A psicóloga Tâmara Calheira é uma das coordenadoras do grupo de acolhimento emergencial para mulheres do espaço Casa de Marias, localizado em São Paulo (SP). São vários os relatos que ela recebe de mulheres que cuidam de familiares idosos. “Essas mulheres, muitas vezes, são atravessadas por questões estruturais acerca do papel da mulher, acabam naturalizando o ato de cuidar e não percebem os impactos que essa função causa ao longo dos anos”, conta.

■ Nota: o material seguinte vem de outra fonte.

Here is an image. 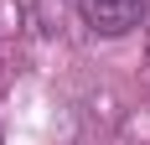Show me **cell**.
Here are the masks:
<instances>
[{
  "mask_svg": "<svg viewBox=\"0 0 150 145\" xmlns=\"http://www.w3.org/2000/svg\"><path fill=\"white\" fill-rule=\"evenodd\" d=\"M78 5H83V21L98 36H124L145 16V0H78Z\"/></svg>",
  "mask_w": 150,
  "mask_h": 145,
  "instance_id": "1",
  "label": "cell"
}]
</instances>
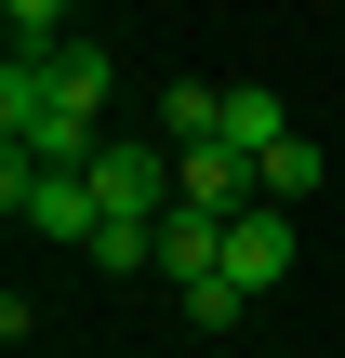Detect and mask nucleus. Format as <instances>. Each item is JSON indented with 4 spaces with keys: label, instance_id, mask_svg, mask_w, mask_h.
I'll list each match as a JSON object with an SVG mask.
<instances>
[{
    "label": "nucleus",
    "instance_id": "20e7f679",
    "mask_svg": "<svg viewBox=\"0 0 345 358\" xmlns=\"http://www.w3.org/2000/svg\"><path fill=\"white\" fill-rule=\"evenodd\" d=\"M226 133V80H160V146L186 159V146H213Z\"/></svg>",
    "mask_w": 345,
    "mask_h": 358
},
{
    "label": "nucleus",
    "instance_id": "0eeeda50",
    "mask_svg": "<svg viewBox=\"0 0 345 358\" xmlns=\"http://www.w3.org/2000/svg\"><path fill=\"white\" fill-rule=\"evenodd\" d=\"M319 173H332V159H319V146H306V133H293V146H266V159H253V186H266V199H279V213H293V199H319Z\"/></svg>",
    "mask_w": 345,
    "mask_h": 358
},
{
    "label": "nucleus",
    "instance_id": "7ed1b4c3",
    "mask_svg": "<svg viewBox=\"0 0 345 358\" xmlns=\"http://www.w3.org/2000/svg\"><path fill=\"white\" fill-rule=\"evenodd\" d=\"M40 80H53V106H80V120H106V93H120V53H106V40H66V53H53Z\"/></svg>",
    "mask_w": 345,
    "mask_h": 358
},
{
    "label": "nucleus",
    "instance_id": "423d86ee",
    "mask_svg": "<svg viewBox=\"0 0 345 358\" xmlns=\"http://www.w3.org/2000/svg\"><path fill=\"white\" fill-rule=\"evenodd\" d=\"M160 279H173V292L226 279V226H213V213H173V226H160Z\"/></svg>",
    "mask_w": 345,
    "mask_h": 358
},
{
    "label": "nucleus",
    "instance_id": "f03ea898",
    "mask_svg": "<svg viewBox=\"0 0 345 358\" xmlns=\"http://www.w3.org/2000/svg\"><path fill=\"white\" fill-rule=\"evenodd\" d=\"M293 266H306V239H293V213H279V199H253V213L226 226V279H239V292L266 306V292H279Z\"/></svg>",
    "mask_w": 345,
    "mask_h": 358
},
{
    "label": "nucleus",
    "instance_id": "39448f33",
    "mask_svg": "<svg viewBox=\"0 0 345 358\" xmlns=\"http://www.w3.org/2000/svg\"><path fill=\"white\" fill-rule=\"evenodd\" d=\"M213 146H239V159H266V146H293V106L266 93V80H226V133Z\"/></svg>",
    "mask_w": 345,
    "mask_h": 358
},
{
    "label": "nucleus",
    "instance_id": "f257e3e1",
    "mask_svg": "<svg viewBox=\"0 0 345 358\" xmlns=\"http://www.w3.org/2000/svg\"><path fill=\"white\" fill-rule=\"evenodd\" d=\"M0 199L27 213V239H66V252H93V226H106V213H93V173H40V159H13V146H0Z\"/></svg>",
    "mask_w": 345,
    "mask_h": 358
},
{
    "label": "nucleus",
    "instance_id": "6e6552de",
    "mask_svg": "<svg viewBox=\"0 0 345 358\" xmlns=\"http://www.w3.org/2000/svg\"><path fill=\"white\" fill-rule=\"evenodd\" d=\"M173 306H186V332H239L253 292H239V279H199V292H173Z\"/></svg>",
    "mask_w": 345,
    "mask_h": 358
}]
</instances>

A psicóloga confirma que a rotina do cuidado de idosos adoece muitas mulheres. “A maioria das mulheres não possuem remuneração, e com base nos relatos das participantes do grupo, elas acabam desenvolvendo doenças tanto no aspecto físico como na saúde mental, apresentando somatizações que afetam seu cotidiano”.
Para lidar com a solidão e a exaustão do cuidar, ela indica que mulheres procurem espaços e grupos em que se sintam escutadas e acolhidas. “Mostrar a importância do autocuidado é também um caminho importante, uma vez que traz a essas mulheres a percepção de que elas também podem receber cuidados, fugindo da lógica de estar sempre responsável pelo cuidado com o outro”, acrescenta.